Tuesday, March 16, 2010

Orlando Church supports group that helps Ugandan orphans

An Orlando Sentinel story by Jeff Kunerth-
March 15, 2010
The civil war that ravaged Uganda for a generation is over, but the consequences of that conflict remain: tortured land, economic ruin, displaced people, orphaned children.

It's those children — the thousands whose parents were killed by war and disease — that are both the burden and the hope of an African nation in the midst of rebuilding itself.

"Our children are having a lot of problems," said Norman Okot, 71, whose grandson is one of those who lost his parents to HIV/AIDS. "They are not able to go to school because nobody can look after them."

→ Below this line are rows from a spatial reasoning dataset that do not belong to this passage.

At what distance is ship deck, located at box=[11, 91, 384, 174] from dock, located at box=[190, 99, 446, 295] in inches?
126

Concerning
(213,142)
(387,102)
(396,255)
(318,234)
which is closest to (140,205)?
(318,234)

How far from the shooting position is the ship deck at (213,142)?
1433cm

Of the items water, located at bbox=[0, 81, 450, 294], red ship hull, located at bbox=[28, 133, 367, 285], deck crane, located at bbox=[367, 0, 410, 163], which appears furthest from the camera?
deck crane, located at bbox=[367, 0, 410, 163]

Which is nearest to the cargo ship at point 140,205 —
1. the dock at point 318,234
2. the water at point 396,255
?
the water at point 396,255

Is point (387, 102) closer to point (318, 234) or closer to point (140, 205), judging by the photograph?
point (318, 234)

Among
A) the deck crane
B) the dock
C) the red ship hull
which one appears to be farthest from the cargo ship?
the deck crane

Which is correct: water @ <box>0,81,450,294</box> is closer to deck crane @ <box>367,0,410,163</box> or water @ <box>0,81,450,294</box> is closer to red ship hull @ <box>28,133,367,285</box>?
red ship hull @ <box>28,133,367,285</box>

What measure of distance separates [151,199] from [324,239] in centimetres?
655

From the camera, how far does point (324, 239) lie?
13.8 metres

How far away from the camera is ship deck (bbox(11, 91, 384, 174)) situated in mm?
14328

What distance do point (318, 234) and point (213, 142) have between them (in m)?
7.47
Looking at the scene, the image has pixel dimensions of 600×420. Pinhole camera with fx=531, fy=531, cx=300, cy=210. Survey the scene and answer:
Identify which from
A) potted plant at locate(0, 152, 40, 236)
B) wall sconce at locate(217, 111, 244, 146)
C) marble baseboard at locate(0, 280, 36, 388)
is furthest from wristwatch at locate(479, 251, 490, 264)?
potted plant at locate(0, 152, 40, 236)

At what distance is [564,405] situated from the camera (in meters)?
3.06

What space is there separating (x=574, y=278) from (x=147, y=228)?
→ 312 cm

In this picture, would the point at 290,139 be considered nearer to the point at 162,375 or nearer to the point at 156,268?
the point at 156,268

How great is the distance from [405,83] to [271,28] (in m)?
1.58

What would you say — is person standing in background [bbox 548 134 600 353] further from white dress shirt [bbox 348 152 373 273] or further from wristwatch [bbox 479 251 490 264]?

Okot was in Orlando Sunday at Discovery Church for the screening and discussion of a documentary about his grandson by the non-profit advocacy group Invisible Children. The film, Emmy, recounts how AIDS killed the boy's father when Emmy was five and his mother when he was 12.
He is now 17 and in high school on a scholarship from Invisible Children. The San Diego-based secular organization has raised enough money to send 600 Ugandan children to high school and another 200 to college.
It costs about $35 a month for a Ugandan child to attend high school — money that even children with both parents cannot afford, said Comfort Okello, a 25-year-old Ugandan woman who works in economic development for Invisible Children.
"We feel this is the only way we are going to rebuild the future," Okello said. "By putting them in school, we are giving them wealth that can nobody can take away. "
At Discovery Church, support of Invisible Children is part of the church's mission to work for long-term solutions to local and global problems, said Cole NeSmith, who heads a young people's ministry.

"Invisible Children wants to help these kids out with education and mentoring and maintaining a long-term perspective," NeSmith said. "Their long-term investment is really what we value in the lives of these kids."
A committed dedication to educating a generation of children whose lives have been filled with loss and suffering is the only way for a poor, agrarian country like Uganda to recover from the devastation of war and disease, Okello said.

"You see a kid who is homeless, a kid who has no parents, and the kid is praying for just to have an education. That is all he is asking for," she said. "We feel that by investing in these children's future, ten years from now we have a stable generation."